Case (1 of 2): An Overview of the S&P500

Chapter 17.

S&P 500

The S&P 500, also called the Standard & Poor’s 500, is a stock market index that tracks the performance of 500 major publicly traded companies listed on U.S. stock exchanges. It serves as a widely accepted benchmark for assessing the overall health and performance of the U.S. stock market.

S&P Dow Jones Indices, a division of S&P Global, is responsible for maintaining the index. The selection of companies included in the S&P 500 is determined by a committee, considering factors such as market capitalization, liquidity, and industry representation.

The S&P is a float-weighted index, meaning the market capitalizations of the companies in the index are adjusted by the number of shares available for public trading. [1]

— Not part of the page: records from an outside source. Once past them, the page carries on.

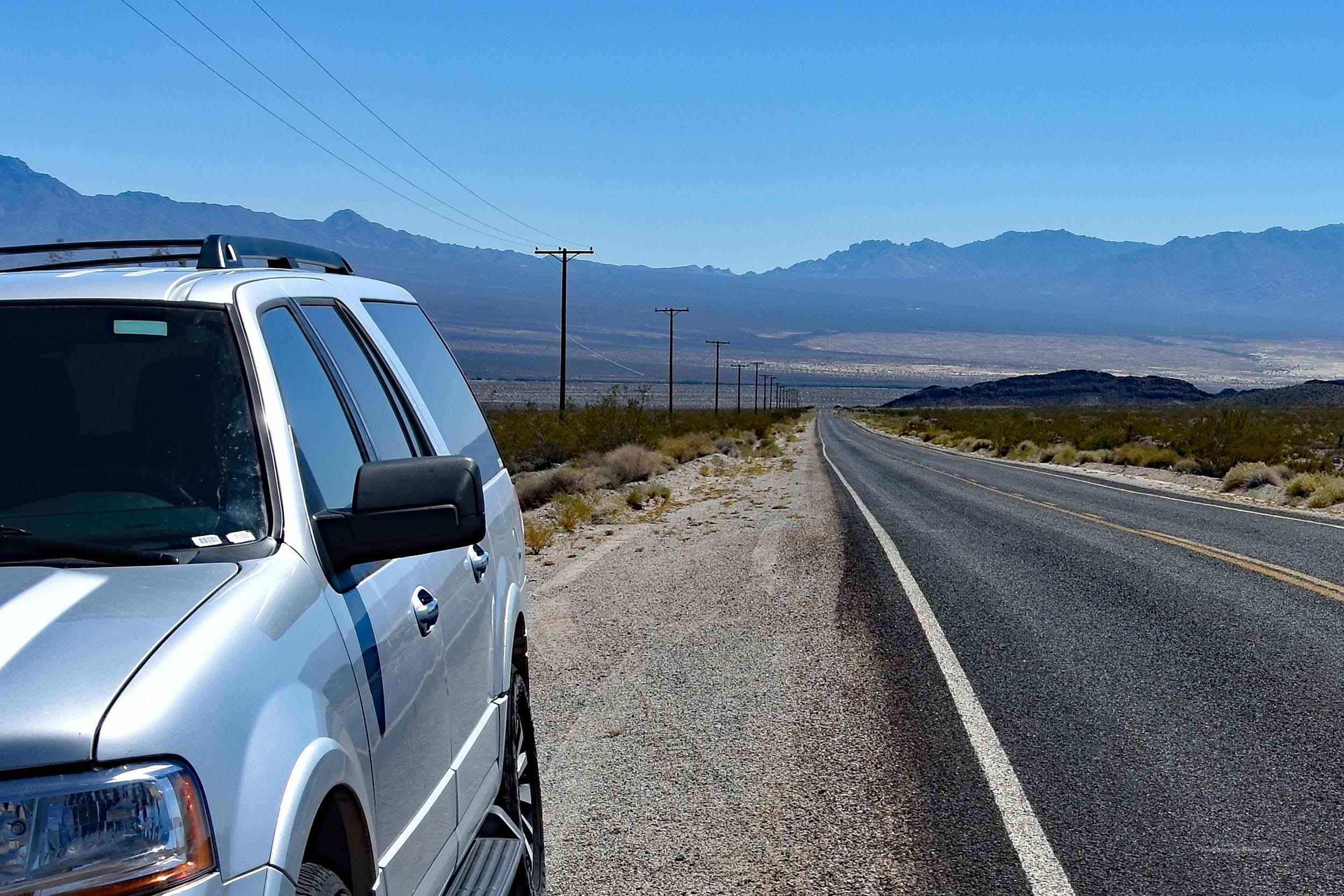 SUV in der Mojave-Wüste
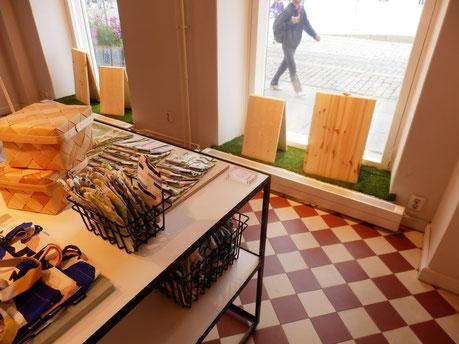 Helsinkiのファブリック店 カウニステ店内のアールデコ風の床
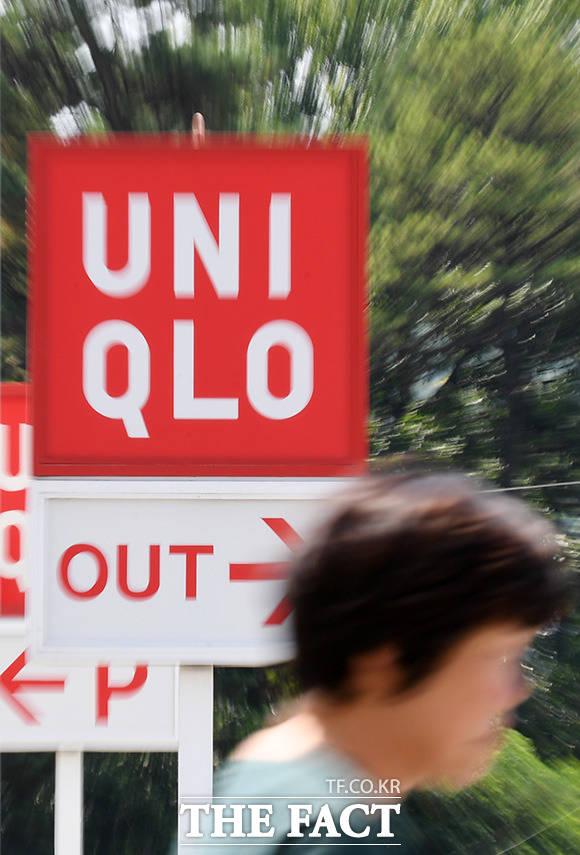 일본 정부의 경제 보복 조치로 소비자를 중심으로 일본제품 불매 운동이 전개되고 있는 6일 오전 경기도 오산의 한 시민이 유니클로 매장 앞을 지나치고 있다. /오산=임영무 기자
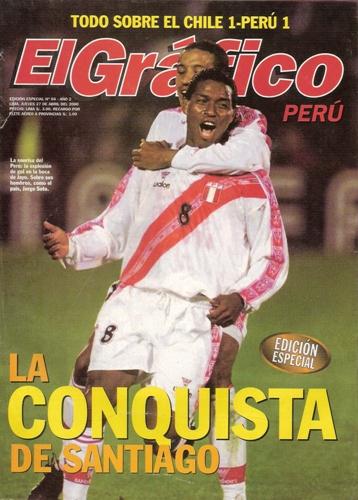 El festejo tras su golazo a Chile en Santiago por las Eliminatorias, en abril de 2000 (Recorte: revista El Gráfico Perú)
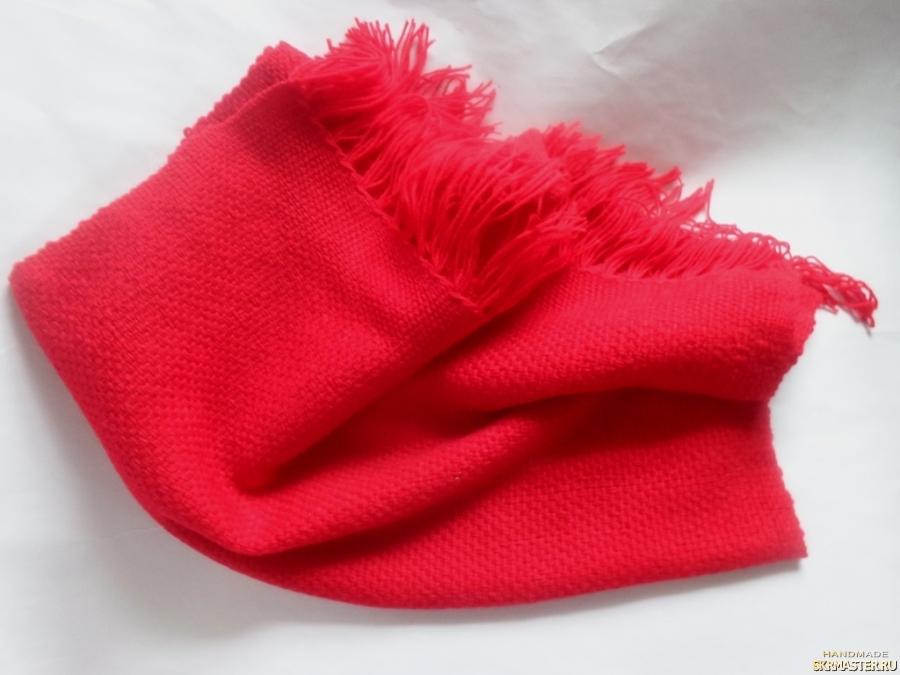 тут изображено Шарф - палантин красный домотканый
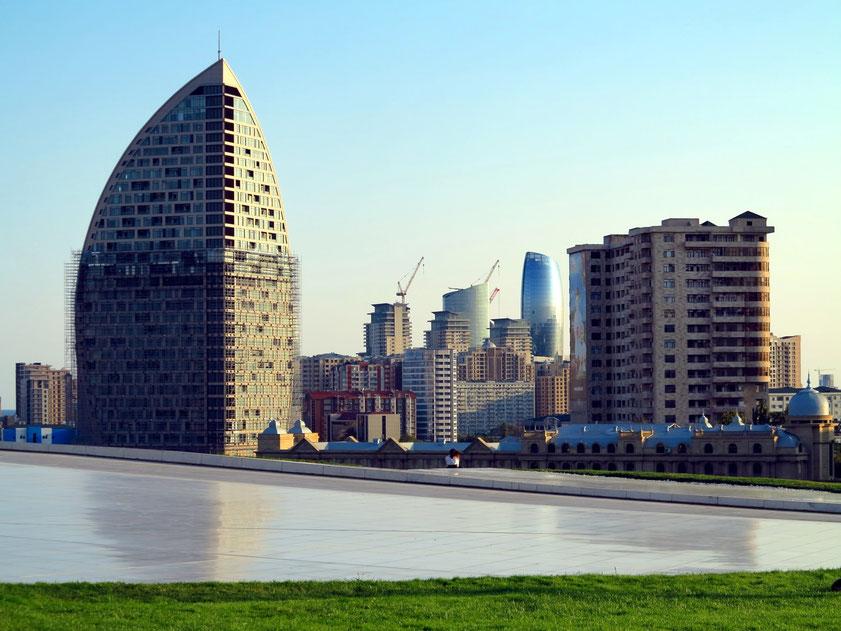 Stadtzentrum von Baku, Blick vom Heyder Aliyev Kunstzentrum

The performance of the S&P 500 is frequently used to gauge the broader stock market and is commonly referenced by investors, analysts, and financial media. It provides a snapshot of how large-cap U.S. stocks are faring and is considered a reliable indicator of overall market sentiment.

Aside: Typically, the S&P 500 index consists of 500 stocks. However, in reality, there are actually 503 stocks included. This discrepancy arises because three of the listed companies have multiple share classes, and each class is considered a separate stock that needs to be included in the index. [1]

Strengths:

Diverse Representation: The S&P 500 isn’t fixated on a single industry. From technology to healthcare, it offers a panoramic view of various economic sectors, making it an inclusive representation of the U.S. corporate sector.
Benchmark for Investors: For many fund managers, outperforming the S&P 500 stands as a golden standard. It’s a yardstick, establishing it as a critical touchstone for gauging investment success.
Liquidity and Visibility: Constituent companies enjoy high liquidity and are subject to rigorous screening processes, ensuring that the index represents financially viable entities.

Critiques:

Market Capitalization Weighting: The index is weighted by market capitalization, meaning companies with higher market values have a more pronounced effect on its performance. Critics argue this approach can skew perceptions, especially during market bubbles when certain sectors are overvalued.
Exclusivity: Despite its broad purview, 500 companies cannot encapsulate the entire U.S. economy. Many sectors, especially emerging industries or smaller businesses, might not be adequately represented.
Potential for Complacency: The prominence of the S&P 500 has led many investors to adopt passive investment strategies, tracking the index rather than actively managing portfolios. Detractors argue this might lead to market inefficiencies and reduced capital allocation efficacy.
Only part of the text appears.